Les deux officiers sont également connus sous le nom d’empoisonneurs de Salisbury pour leur rôle dans la tentative de meurtre d’Alexei et Yulia Skripal au Royaume-Uni quatre ans après les explosions de l’entrepôt.

Police métropolitaine/AP
Ce fichier extrait de CCTV à Londres et partagé par la police métropolitaine montre des hommes identifiés comme les empoisonneurs de Skripal à Salisbury, en Angleterre. 4 mars 2018

La République tchèque a par la suite expulsé 18 diplomates qu’elle avait identifiés comme des espions russes infiltrés.

Actuellement, six diplomates travaillent à l’ambassade de Russie à Prague. Le ministère des Affaires étrangères avait précédemment exprimé ses doutes sur le fait qu’un si petit nombre de diplomates « ne pouvait pas utiliser tous les bâtiments à des fins diplomatiques » et qu’ils étaient probablement également utilisés à des fins commerciales.

Un audit a été effectué, qui a confirmé que des dizaines de bâtiments ne sont pas utilisés aux fins déclarées et que ces bâtiments sont soumis à des obligations fiscales.

Souvenirs des occupations précédentes

Le public tchèque est sensible à l’invasion en cours de l’Ukraine, en particulier en raison d’expériences similaires de chars russes roulant dans leur pays du jour au lendemain.

En août 1968, la Tchécoslovaquie – le nom du pays avant que la République tchèque et la Slovaquie ne se séparent à l’amiable en deux États en 1992 après la chute du communisme – est envahie par l’Union soviétique et ses alliés du Pacte de Varsovie, dont la Bulgarie et la Hongrie.

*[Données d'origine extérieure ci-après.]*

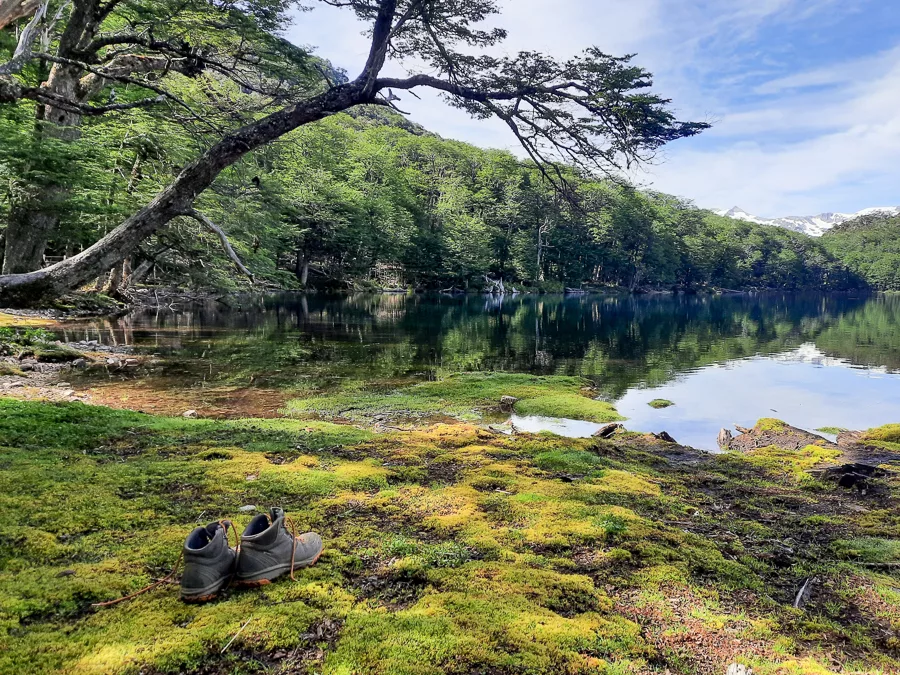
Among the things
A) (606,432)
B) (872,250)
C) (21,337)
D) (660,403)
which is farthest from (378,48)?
(872,250)

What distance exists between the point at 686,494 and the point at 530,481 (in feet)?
9.28

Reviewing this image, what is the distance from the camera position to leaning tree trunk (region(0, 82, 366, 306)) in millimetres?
6402

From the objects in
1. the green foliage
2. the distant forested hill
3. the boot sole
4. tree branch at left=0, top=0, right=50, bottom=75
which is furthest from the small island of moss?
the distant forested hill

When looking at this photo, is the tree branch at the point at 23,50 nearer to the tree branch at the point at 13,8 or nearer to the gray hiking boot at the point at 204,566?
the tree branch at the point at 13,8

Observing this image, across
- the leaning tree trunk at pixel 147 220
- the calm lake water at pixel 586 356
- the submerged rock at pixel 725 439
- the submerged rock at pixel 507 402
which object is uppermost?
the leaning tree trunk at pixel 147 220

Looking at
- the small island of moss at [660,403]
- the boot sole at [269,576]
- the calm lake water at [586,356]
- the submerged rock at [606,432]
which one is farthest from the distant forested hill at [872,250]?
the boot sole at [269,576]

Des centaines de milliers de soldats, dont des chars et des avions, ont participé à l’invasion sous le couvert de la nuit pour écraser une tentative d’intellectuels, de manifestants et même de membres du parti communiste tchèque – connue sous le nom de Printemps de Prague – de réformer et de moderniser le pays.

Police métropolitaine/AP
Habitant de Prague portant un drapeau tchécoslovaque pour tenter d’arrêter un char soviétique au centre-ville de Prague. 23 août 1968

Les événements ont été critiqués au niveau international, y compris par d’autres pays communistes, et on pense qu’ils ont anéanti tout espoir que les pays alignés sur les Soviétiques seraient en mesure de coexister et de coopérer avec le reste de l’Europe tout en permettant aux nations communistes respectives d’opérer individuellement.

Dans les décennies qui ont suivi, l’Union soviétique a renforcé son emprise sur le pays et a retiré ses réformateurs, date à laquelle ont été signés ces accords d’utilisation des terres qui étaient actifs jusqu’à récemment.